*EXERCISE DIRECTIONS*:
Can you carry on the article below about DMCA exemptions for vehicle software, picking up after its final sentence?

*TEXT BLOCK*:
# # # #
Copyright Authorities Will Allow Vehicle Software Modifications by Owners

Under a recently issued series of Digital Millennium Copyright Act (DMCA) exemptions, vehicle owners will soon legally be allowed to access their vehicle codesoftware. The Library of Congress, whose copyright office issues such exceptions every three years, permitted access to the software for, among other reasons, diagnosis, repair and modifications.

The exceptions will go into effect in one year, and they must be renewed in three years. They also apply to certain agricultural vehicles, such as tractors. Vehicle owners still may not extract vehicle code, replicate it, and/or sell it.

The Electronic Frontier Foundation proposed the vehicle code exemption because researchers have already “learned about a string of significant security vulnerabilities in vehicles,” despite the previous “legal gray area” of digging around in a vehicle’s computer code. The National Telecommunications and Information Administration also supported the vehicle code exemption because it is consistent with the proposition that consumers be allowed “to engage in the longstanding practice of working on their own vehicles.”

On the other hand, many automotive groups opposed the regulation because they generally believed that consumers have other, safer resources for investigating their vehicles’ code, “such as manufacturer-authorized repair shops and tools.” The vehicle code regulations come on the heels of a large Volkswagen recall, the root of which involved computer code that potentially helped the vehicles circumvent emissions testing.
# # # #
Dataset entries
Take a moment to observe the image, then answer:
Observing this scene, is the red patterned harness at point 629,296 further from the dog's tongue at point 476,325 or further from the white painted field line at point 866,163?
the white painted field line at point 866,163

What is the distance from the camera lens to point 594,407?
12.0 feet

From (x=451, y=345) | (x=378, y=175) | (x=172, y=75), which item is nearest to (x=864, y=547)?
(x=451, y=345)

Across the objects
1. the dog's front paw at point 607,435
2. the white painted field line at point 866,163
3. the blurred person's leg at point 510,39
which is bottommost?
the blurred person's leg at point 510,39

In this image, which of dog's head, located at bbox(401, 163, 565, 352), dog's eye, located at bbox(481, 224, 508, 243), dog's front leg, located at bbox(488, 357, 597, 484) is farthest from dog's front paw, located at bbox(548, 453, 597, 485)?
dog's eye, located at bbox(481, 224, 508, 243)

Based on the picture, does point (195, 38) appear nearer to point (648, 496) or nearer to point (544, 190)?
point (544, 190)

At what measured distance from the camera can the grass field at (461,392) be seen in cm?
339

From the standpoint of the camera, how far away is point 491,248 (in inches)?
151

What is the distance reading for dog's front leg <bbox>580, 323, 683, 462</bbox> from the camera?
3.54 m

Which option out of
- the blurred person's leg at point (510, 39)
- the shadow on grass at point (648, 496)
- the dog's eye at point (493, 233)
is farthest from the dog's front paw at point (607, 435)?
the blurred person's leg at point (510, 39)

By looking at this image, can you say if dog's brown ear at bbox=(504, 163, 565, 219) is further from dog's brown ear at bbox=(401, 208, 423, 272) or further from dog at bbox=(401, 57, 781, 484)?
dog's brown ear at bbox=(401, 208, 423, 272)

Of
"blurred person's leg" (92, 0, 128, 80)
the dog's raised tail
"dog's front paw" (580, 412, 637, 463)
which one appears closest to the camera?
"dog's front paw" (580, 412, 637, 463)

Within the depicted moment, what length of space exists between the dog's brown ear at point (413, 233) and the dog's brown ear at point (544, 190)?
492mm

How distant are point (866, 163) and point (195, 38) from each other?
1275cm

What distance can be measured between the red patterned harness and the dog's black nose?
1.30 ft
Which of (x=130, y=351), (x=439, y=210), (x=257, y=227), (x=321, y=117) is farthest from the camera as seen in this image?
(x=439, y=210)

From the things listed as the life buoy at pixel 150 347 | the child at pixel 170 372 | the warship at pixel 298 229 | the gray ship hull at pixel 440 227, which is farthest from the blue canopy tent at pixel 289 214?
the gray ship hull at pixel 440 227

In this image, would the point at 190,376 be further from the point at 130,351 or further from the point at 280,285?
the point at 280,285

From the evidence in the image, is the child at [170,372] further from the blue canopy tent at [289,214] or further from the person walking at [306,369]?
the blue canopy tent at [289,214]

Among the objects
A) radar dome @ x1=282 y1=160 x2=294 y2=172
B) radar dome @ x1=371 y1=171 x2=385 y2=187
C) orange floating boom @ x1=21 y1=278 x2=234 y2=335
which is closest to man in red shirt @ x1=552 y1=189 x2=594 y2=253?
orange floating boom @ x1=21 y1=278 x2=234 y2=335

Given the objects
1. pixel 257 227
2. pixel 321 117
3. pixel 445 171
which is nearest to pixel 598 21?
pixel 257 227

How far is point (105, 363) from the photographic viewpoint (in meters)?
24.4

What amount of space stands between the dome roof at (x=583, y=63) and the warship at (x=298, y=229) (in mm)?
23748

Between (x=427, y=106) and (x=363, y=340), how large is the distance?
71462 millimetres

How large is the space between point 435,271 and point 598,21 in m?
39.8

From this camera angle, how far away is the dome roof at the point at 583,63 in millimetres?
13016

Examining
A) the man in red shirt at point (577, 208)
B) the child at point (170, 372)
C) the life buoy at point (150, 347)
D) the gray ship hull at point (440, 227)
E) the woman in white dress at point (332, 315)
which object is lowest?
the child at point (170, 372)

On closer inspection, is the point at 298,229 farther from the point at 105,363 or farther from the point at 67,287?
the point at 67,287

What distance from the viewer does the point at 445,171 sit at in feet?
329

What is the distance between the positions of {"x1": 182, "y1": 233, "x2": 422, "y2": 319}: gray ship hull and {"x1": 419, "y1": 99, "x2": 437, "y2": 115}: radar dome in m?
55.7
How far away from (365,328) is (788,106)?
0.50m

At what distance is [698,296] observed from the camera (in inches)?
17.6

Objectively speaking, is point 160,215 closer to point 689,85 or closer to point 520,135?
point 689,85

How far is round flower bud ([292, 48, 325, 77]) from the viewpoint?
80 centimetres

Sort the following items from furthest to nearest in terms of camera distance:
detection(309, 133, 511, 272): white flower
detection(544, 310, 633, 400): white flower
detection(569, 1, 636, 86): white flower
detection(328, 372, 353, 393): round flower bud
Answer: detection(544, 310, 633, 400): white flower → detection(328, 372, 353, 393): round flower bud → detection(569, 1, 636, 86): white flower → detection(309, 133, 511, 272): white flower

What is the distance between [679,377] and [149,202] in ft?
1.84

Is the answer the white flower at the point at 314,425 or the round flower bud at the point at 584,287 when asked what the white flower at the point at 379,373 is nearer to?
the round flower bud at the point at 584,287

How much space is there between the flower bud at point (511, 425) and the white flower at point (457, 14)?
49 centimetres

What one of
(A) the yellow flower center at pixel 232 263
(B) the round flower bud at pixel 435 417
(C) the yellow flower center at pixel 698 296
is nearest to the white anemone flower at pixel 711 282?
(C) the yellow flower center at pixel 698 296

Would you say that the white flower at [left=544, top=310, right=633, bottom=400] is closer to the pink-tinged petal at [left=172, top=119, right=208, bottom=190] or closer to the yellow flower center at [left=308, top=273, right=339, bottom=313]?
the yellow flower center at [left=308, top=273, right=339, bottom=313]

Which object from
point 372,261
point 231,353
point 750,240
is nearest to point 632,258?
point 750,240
# # # #
*EXERCISE ANSWER*:
“This access control rule [which disallowed vehicle code access] is supposed to protect against unlawful copying,” said Kit Walsh, an Electronic Frontier Foundation staff attorney, in a statement. “But as we've seen in the recent Volkswagen scandal—where VW was caught manipulating smog tests—it can be used instead to hide wrongdoing hidden in computer code.”

Over the summer, two security researchers demonstrated how they could wirelessly hack a Chrysler Jeep’s computer systems, taking control of its transmission, brakes, and steering. The story helped prompt a 1.4 million-vehicle recall by Chrysler to correct the vehicle code issue.

No doubt regulators and companies alike will watch the effects of these vehicle code exceptions closely as consumers receive greater freedom to access and tinker with product code.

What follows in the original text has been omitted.